DITO Telecommunity Corporation may need to delay anew its commercial operations due to complicated cell tower permitting processes.
The rollout, initially set in September 2019, was earlier moved to July 2020 in order to “put the network in place,” according to Dito Chief Administrative Officer Adel Tamano.
Lawmakers have started to question Dito’s capability of fulfilling its promise to establish 2,500 cell sites by July 2020. ACT Teachers party-list Rep. France Castro recently urged Congress to summon DICT and DITO officials to investigate the matter.
Even Department of Information and Communications Technology (DICT) Secretary Gregorio Honasan is concerned about the capability of Dito, formerly Mislatel Consortium, to complete its rollout program before July 2020.
“DICT was concerned about the capability of Dito to fulfill its commitments as July is six months away,” he said.
The 2,500 cell sites would cover 37 percent of the whole Philippines with a minimum Internet speed of 27 Mbps.
Industry providers have long emphasized the difficulty in building telco infrastructure, citing challenges such as multiple LGU permits for just one cell site that can take eight months to process.
LGU permits, homeowners associations, exclusive subdivisions, and building administrators impose certain guidelines and requirements based on Housing and Land Use Regulatory Board (HLURB) Resolution No. R-626 issued in 1998. The lengthy process includes everything from negotiations and documentation of prospective cell site location to securing structural permits and approvals.
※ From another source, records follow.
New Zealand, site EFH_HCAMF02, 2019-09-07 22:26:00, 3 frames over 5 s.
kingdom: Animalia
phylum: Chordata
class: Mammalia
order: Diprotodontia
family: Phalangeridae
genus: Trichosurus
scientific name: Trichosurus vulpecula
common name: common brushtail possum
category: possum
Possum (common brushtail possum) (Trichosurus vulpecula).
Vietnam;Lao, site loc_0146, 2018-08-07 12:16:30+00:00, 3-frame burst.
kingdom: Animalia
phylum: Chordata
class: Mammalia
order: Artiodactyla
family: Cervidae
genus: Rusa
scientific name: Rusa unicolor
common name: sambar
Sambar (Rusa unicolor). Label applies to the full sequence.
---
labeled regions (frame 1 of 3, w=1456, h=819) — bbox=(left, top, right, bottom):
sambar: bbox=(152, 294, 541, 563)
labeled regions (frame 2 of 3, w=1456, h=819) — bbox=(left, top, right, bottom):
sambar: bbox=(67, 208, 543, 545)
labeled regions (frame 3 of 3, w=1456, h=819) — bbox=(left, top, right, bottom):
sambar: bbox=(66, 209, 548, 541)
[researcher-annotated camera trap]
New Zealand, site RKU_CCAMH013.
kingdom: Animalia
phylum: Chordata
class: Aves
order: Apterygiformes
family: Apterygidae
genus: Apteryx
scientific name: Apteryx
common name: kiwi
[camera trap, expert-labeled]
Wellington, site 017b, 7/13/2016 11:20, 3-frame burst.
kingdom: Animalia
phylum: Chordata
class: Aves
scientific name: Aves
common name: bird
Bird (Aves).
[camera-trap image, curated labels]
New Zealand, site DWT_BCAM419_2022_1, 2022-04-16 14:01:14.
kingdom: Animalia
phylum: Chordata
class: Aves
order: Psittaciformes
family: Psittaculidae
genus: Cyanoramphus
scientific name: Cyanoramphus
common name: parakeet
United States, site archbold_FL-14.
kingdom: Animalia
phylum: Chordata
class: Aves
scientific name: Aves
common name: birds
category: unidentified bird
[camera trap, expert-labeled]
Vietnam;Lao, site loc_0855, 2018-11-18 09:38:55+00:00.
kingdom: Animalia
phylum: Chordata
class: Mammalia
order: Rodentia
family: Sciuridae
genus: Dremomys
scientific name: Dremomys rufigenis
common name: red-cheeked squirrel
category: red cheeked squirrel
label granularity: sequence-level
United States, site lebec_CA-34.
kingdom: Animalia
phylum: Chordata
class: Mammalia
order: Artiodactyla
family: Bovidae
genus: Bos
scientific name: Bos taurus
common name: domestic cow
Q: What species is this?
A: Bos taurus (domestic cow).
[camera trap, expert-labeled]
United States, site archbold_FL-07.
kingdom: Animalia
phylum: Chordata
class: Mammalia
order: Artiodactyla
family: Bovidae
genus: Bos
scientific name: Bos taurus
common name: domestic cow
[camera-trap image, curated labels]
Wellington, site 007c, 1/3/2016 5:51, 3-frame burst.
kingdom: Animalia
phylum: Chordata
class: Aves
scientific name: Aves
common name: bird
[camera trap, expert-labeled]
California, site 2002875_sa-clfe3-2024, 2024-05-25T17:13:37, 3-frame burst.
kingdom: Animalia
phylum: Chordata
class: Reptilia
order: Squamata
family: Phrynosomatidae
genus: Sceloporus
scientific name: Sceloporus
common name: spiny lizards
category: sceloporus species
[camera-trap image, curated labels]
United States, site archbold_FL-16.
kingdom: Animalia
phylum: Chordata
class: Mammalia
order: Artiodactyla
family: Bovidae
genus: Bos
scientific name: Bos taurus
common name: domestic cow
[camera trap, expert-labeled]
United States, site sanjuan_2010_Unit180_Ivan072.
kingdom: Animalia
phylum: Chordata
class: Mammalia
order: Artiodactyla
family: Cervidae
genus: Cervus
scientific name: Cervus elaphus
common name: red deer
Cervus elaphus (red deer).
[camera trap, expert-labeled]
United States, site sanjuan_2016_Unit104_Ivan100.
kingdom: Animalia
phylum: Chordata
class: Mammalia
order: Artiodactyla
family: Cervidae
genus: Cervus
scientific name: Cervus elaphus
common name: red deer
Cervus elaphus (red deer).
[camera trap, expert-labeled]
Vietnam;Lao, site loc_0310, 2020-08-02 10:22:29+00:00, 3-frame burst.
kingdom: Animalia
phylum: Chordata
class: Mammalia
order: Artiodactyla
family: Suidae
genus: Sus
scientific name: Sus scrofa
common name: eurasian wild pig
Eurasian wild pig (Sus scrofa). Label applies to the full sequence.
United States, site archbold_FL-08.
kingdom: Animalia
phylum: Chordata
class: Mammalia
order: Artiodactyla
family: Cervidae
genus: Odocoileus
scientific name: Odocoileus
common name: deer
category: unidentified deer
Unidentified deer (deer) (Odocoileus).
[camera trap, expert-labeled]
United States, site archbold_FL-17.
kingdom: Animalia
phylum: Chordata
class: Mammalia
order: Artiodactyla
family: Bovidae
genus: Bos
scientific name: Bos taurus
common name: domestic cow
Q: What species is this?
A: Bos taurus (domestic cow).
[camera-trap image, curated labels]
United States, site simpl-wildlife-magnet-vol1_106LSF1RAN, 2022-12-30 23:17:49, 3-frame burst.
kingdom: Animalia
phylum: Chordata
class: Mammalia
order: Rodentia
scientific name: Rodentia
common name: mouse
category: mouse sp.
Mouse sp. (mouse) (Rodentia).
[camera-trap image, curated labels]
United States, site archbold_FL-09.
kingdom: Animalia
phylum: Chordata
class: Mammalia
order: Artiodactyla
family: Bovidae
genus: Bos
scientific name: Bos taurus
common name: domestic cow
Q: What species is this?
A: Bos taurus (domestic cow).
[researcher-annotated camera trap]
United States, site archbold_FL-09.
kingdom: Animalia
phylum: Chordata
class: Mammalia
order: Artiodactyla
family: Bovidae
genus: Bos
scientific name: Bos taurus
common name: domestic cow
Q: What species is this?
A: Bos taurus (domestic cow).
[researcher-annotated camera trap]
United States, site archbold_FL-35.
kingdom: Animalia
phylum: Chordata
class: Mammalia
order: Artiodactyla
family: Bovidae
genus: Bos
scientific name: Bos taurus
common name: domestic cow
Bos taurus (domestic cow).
This complicated permit applications can cause further delay in the construction of Dito’s 2,500 cell sites.
To address the issue of delaying permits, The Philippines’ Anti-Red Tape Authority and DICT collaborated on the nationwide automation of government services with the goal of shortening the processing time for business permits.
The DICT also proposed the concept of tower sharing to improve tower density. With more than one telco sharing in a single tower, it follows that the number of subscribers being served by each telco increases.
The DICT already started to work on a new common tower policy in 2018 but the final draft of policy has been delayed anew to February this year.